I downgraded to 14.0 and I think I'm still seeing issues unfortunately

(Home assistant) image

image

kenni commented 7 months ago

I've just tested the new v0.14.2-b1 with the JSON buffer guard fix, and it does NOT fix this issue.

I do not have any integrations to anything yet (Home Assistant, etc), this is a new WS2815 LED strip on a Athom LS-4P controller, only thing I have done is to upgrade first to v0.14.1 and afterwards v.0.14.2-b1.

I can consistenly make it crash within seconds by just loading WLED in a browser on my phone and change solid colors by clicking in the color palette 3-10 times.

I downgraded to v0.14.0, did not power cycle the device (I just let it reboot itself or whatever it does during the upgrade/downgrade process) and I then experienced one crash/reboot after ~5 seconds, after which it got completely stable. I played around with it for 8-10 minutes with no crashes. On v0.14.1 I do not think I was able to keep it alive for more than 30 seconds maximum.

When I have some time available, I might try to do a Git bisect between v0.14.0 and v0.14.1. I really do not want to take the controller apart if I can avoid it.

willmmiles commented 7 months ago

@kenni I believe that may be a different underlying issue than the JSON fix in 0.14.2. I've reproduced a problem triggered by changing palette colors over websockets myself tonight, I'm debugging it now.

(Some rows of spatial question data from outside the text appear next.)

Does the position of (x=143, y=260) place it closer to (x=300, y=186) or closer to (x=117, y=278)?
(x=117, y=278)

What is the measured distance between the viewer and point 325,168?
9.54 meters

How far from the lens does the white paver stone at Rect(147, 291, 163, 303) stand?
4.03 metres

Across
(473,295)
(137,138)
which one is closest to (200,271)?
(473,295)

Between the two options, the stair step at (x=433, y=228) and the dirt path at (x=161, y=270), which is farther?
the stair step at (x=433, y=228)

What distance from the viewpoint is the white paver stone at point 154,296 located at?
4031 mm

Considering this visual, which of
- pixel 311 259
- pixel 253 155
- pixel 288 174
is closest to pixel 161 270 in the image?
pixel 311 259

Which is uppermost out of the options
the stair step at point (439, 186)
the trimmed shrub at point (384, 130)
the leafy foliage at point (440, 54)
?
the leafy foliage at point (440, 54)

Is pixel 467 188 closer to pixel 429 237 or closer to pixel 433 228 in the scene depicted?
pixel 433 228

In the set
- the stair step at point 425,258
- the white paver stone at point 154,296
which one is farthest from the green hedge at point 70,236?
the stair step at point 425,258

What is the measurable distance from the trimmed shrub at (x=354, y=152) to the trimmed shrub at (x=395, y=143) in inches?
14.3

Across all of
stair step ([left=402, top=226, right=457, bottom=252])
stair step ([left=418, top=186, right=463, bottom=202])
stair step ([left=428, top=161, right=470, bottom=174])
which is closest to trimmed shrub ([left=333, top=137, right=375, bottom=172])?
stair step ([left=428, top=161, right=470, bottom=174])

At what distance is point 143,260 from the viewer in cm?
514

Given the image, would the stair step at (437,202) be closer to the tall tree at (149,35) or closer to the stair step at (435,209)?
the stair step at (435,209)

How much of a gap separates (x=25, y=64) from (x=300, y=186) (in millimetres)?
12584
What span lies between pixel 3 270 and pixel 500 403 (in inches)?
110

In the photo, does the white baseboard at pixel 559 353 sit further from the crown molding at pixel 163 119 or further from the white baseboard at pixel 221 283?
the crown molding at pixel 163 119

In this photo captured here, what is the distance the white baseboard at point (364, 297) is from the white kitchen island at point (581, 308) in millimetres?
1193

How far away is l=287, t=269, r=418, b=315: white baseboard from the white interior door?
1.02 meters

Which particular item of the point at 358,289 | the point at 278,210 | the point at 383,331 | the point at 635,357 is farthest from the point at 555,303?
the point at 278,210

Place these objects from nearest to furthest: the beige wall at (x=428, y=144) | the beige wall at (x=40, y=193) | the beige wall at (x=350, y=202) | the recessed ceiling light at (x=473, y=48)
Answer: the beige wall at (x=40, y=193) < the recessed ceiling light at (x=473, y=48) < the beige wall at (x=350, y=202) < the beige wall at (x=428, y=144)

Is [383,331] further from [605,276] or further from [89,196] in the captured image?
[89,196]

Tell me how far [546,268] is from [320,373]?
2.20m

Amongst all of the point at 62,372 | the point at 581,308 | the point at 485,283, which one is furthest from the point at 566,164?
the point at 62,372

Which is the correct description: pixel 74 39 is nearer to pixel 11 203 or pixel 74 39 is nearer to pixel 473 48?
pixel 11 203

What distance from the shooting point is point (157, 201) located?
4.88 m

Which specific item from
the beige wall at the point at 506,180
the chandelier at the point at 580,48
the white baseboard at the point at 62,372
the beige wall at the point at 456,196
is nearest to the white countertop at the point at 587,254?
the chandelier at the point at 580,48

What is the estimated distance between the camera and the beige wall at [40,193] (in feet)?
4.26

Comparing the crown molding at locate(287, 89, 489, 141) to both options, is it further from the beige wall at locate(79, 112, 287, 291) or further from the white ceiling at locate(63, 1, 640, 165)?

blazoncek commented 7 months ago

I did a comparison (for science). Pay attention to free heap. Screenshot 2024-02-21 at 19 32 46 Screenshot 2024-02-21 at 19 50 41 Screenshot 2024-02-21 at 19 41 59 Screenshot 2024-02-21 at 19 36 23 Screenshot 2024-02-21 at 19 34 29

rohrsh commented 7 months ago

Same-sies. I have 2x Athom 8266 controllers with WS2812x strips. I also had them connected to Home Assistant. Web interface choppy and many reboots. Happy to help test fixes.

jeeftor commented 7 months ago

Anybody know how to pull logs w/out being plugged into the board? I'm assuming its not possible

softhack007 commented 7 months ago

Anybody know how to pull logs w/out being plugged into the board? I'm assuming its not possible

You're right, that's not possible. You need a USB connection and a serial terminal program (like platformIO serial monitor) to see logs. It's best to use a debug build. You cannot retrieve "logs" from the past, you will only see errors while they happen.

You can find a few generic debug builds here: https://github.com/srg74/WLED-wemos-shield/tree/master/resources/Firmware/%40Aircoookie/Latest/Debug_builds

blazoncek commented 7 months ago

Anyone interested I posted binaries of 0.14.2-b2, which is intended to solve this issue, on Discord, #beta-testing channel. It includes AWS modifications from @willmmiles and faster CPU clock.